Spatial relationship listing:
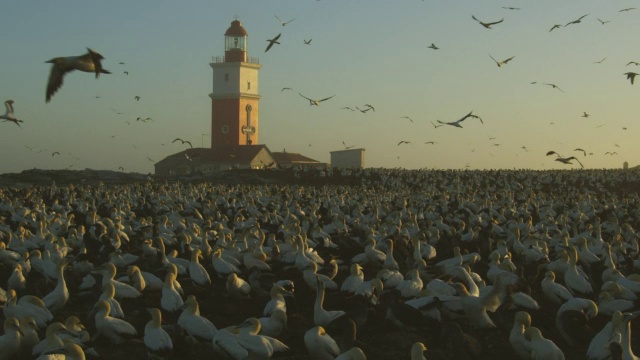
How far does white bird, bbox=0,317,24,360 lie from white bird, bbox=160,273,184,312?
2.51 meters

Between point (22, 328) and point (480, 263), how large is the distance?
33.8ft

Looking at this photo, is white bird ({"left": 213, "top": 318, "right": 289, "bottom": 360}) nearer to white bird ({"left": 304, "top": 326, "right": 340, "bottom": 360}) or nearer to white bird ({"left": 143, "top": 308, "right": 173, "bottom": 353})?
white bird ({"left": 304, "top": 326, "right": 340, "bottom": 360})

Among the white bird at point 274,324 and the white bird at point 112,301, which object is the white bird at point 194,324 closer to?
the white bird at point 274,324

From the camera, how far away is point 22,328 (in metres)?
11.1

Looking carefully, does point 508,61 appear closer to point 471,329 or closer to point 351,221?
point 351,221

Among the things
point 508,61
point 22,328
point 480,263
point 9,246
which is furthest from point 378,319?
point 508,61

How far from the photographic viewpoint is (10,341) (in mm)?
10773

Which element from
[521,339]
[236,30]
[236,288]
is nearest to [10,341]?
[236,288]

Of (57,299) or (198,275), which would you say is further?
(198,275)

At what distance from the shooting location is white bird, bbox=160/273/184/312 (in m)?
13.0

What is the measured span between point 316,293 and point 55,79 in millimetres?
4986

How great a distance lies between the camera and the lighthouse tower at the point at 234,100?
3167 inches

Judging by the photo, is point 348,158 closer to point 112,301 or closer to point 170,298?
point 170,298

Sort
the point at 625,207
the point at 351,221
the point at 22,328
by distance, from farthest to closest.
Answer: the point at 625,207 < the point at 351,221 < the point at 22,328
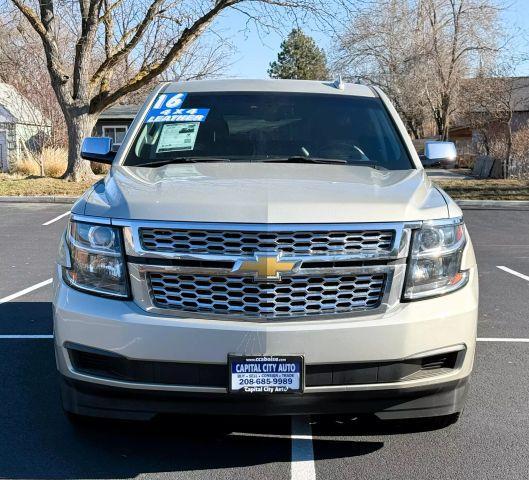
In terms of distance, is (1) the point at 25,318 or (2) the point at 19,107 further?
(2) the point at 19,107

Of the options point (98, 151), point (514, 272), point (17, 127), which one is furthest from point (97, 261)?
point (17, 127)

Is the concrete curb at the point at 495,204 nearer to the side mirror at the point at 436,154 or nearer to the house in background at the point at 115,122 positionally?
the side mirror at the point at 436,154

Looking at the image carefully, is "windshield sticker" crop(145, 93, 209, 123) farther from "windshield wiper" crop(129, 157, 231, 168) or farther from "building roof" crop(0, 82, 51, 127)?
"building roof" crop(0, 82, 51, 127)

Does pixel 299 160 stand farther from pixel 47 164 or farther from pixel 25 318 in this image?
pixel 47 164

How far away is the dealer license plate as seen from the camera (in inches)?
115

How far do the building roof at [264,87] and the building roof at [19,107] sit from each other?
26.7 m

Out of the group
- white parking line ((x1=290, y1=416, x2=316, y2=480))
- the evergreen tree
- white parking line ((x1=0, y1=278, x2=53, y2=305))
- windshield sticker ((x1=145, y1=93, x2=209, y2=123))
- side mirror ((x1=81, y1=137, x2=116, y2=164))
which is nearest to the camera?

» What needs to be done
Rewrite the listing from the line with "Out of the group" up to and including its final line, changing "evergreen tree" to "pine tree" and leaving everything else unchanged.

» Result
Out of the group
- white parking line ((x1=290, y1=416, x2=316, y2=480))
- the pine tree
- white parking line ((x1=0, y1=278, x2=53, y2=305))
- windshield sticker ((x1=145, y1=93, x2=209, y2=123))
- side mirror ((x1=81, y1=137, x2=116, y2=164))
which is nearest to the camera?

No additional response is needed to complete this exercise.